Stated task 1 — Set down, word for word, the part of the passage on cathode rays below that opens with the words containing "Scientists had been" and closes with "the not-quite-vacuum tubes.".

Lenard had been studying cathode rays, high-speed electrons from a the cathode in a vacuum tube, since 1888.

Scientists had been experimenting with cathode rays since 1857, when Heinrich Geissler invented the Geissler tube.

Assorted researchers tweaked the Geissler tube design between 1869 and 1875. We call one version the Crookes tube, maybe because William Crookes invented it. He’s English.

At any rate, Philipp Lenard invented Lenard Windows, thin metal surfaces that kept air out of cathode ray tubes but let radiation out. That let scientists measure cathode rays outside the not-quite-vacuum tubes.

Lenard also denounced Einstein’s work as “Jewish physics.” I’ll get back to that, briefly.

Röntgen analyzed, defined — and so “discovered” — X-rays in 1895 or thereabouts.

But Geissler and company had noticed them the 1850s.

Then again, William Morgan and Joseph Priestley arguably did the same in the 1780s. The Royal Society got a paper describing Morgan’s research in 1785.5

Now, about Lenard, Einstein and attitudes.


Seeking Truth and Other Options

From NASA/ESA: Galaxy UGC 9391.As I said before, Philipp Lenard denounced Einstein’s work as “Jewish physics.”

Back in 1905, when Lenard got his Nobel Prize and Einstein published his theory of special relativity, physicists had legitimate reasons for testing Einstein’s new ideas.

Records provided —

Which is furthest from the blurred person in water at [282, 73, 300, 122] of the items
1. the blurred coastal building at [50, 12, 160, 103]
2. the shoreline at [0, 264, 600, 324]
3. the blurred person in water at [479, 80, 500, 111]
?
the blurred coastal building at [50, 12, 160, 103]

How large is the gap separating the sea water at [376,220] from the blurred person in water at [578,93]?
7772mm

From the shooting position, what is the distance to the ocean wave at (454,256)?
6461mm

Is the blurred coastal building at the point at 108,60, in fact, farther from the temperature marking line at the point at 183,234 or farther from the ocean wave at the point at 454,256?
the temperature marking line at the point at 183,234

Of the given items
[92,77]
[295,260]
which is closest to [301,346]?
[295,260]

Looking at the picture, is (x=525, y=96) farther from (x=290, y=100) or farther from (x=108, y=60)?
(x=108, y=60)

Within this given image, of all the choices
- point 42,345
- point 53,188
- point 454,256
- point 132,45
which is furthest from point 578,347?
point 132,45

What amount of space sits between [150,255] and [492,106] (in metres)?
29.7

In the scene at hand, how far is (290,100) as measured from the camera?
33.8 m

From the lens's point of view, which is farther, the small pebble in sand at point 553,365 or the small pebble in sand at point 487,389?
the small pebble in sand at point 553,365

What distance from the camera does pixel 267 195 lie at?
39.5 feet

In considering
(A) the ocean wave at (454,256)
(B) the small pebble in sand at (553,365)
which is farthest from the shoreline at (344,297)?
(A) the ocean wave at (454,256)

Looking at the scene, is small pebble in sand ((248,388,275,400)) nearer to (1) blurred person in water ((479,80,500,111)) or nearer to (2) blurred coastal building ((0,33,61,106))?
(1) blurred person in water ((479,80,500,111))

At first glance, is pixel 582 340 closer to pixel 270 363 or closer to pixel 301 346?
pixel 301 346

Stated task 2 — Return every line of the entries above that contains the string "blurred", matching case exactly.

Expected output 1 —
Scientists had been experimenting with cathode rays since 1857, when Heinrich Geissler invented the Geissler tube.

Assorted researchers tweaked the Geissler tube design between 1869 and 1875. We call one version the Crookes tube, maybe because William Crookes invented it. He’s English.

At any rate, Philipp Lenard invented Lenard Windows, thin metal surfaces that kept air out of cathode ray tubes but let radiation out. That let scientists measure cathode rays outside the not-quite-vacuum tubes.

Expected output 2 —
Which is furthest from the blurred person in water at [282, 73, 300, 122] of the items
1. the blurred coastal building at [50, 12, 160, 103]
3. the blurred person in water at [479, 80, 500, 111]
the blurred coastal building at [50, 12, 160, 103]
How large is the gap separating the sea water at [376,220] from the blurred person in water at [578,93]?
Is the blurred coastal building at the point at 108,60, in fact, farther from the temperature marking line at the point at 183,234 or farther from the ocean wave at the point at 454,256?
Looking at the scene, is small pebble in sand ((248,388,275,400)) nearer to (1) blurred person in water ((479,80,500,111)) or nearer to (2) blurred coastal building ((0,33,61,106))?
(1) blurred person in water ((479,80,500,111))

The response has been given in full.